━━ DATASET RECORDS
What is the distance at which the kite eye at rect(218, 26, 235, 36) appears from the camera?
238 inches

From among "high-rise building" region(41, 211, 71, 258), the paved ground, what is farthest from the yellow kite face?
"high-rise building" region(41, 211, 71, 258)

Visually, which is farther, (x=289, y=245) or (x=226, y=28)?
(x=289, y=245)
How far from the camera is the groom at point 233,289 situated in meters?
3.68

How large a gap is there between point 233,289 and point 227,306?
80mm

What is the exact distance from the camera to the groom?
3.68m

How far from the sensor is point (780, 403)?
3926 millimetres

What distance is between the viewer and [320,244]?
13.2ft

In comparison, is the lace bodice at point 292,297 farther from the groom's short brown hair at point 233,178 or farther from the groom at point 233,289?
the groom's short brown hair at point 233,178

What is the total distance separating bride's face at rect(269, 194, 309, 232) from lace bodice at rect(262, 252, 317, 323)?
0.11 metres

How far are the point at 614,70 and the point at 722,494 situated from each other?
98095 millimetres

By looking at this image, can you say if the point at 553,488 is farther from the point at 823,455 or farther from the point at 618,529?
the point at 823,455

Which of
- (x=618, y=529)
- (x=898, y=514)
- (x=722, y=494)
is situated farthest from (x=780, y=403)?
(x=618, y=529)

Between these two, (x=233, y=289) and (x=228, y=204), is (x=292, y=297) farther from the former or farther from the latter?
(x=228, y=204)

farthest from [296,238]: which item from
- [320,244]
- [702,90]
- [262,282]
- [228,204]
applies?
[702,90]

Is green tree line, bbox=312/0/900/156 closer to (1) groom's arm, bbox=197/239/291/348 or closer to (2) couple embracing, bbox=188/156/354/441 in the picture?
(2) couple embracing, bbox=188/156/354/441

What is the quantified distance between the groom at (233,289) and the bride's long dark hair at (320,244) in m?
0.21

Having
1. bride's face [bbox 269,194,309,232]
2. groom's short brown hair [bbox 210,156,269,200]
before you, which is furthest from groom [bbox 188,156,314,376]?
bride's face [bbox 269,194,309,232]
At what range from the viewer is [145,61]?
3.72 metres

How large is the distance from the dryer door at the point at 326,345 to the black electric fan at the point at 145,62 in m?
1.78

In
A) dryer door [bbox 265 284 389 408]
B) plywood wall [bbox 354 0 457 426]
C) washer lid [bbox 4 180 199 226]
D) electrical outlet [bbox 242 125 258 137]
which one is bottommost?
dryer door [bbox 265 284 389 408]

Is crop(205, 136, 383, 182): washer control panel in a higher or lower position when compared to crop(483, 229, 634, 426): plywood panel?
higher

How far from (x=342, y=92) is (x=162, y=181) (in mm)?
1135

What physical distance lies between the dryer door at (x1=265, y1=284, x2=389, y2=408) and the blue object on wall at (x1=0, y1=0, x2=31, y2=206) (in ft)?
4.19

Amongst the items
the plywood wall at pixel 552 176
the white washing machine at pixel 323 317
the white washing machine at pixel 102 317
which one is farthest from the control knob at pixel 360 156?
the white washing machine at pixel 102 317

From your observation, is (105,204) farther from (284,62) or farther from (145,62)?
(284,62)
━━━━
SET PROBLEM — Please transfer everything from the line containing "From your observation, is" down to the end of the rows, requests included, adding 26 to every coordinate in the answers.

WRITTEN SOLUTION —
From your observation, is (105,204) farther from (284,62) or farther from (145,62)?
(310,88)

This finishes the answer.